(Recorded data)
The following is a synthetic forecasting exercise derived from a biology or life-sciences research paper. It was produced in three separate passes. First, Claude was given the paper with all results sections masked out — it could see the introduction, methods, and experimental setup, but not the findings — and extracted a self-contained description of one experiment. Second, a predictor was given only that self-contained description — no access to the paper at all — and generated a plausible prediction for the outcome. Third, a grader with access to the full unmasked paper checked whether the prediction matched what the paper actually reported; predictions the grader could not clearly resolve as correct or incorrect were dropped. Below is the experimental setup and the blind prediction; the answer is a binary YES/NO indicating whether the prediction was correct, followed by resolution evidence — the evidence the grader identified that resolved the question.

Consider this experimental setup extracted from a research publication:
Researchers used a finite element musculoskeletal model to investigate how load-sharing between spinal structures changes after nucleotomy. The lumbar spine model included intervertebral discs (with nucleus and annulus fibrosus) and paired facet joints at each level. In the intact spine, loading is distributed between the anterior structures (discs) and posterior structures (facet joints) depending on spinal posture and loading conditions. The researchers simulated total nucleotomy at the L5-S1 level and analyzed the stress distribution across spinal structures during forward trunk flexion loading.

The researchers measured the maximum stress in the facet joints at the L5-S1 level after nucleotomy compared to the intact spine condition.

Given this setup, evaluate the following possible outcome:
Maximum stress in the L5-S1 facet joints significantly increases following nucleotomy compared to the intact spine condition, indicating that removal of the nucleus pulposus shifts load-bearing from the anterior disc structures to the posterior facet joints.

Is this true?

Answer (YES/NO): YES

§ Required work
Within the records above, find every line containing "this" and report only how many there are.

§ Your response
3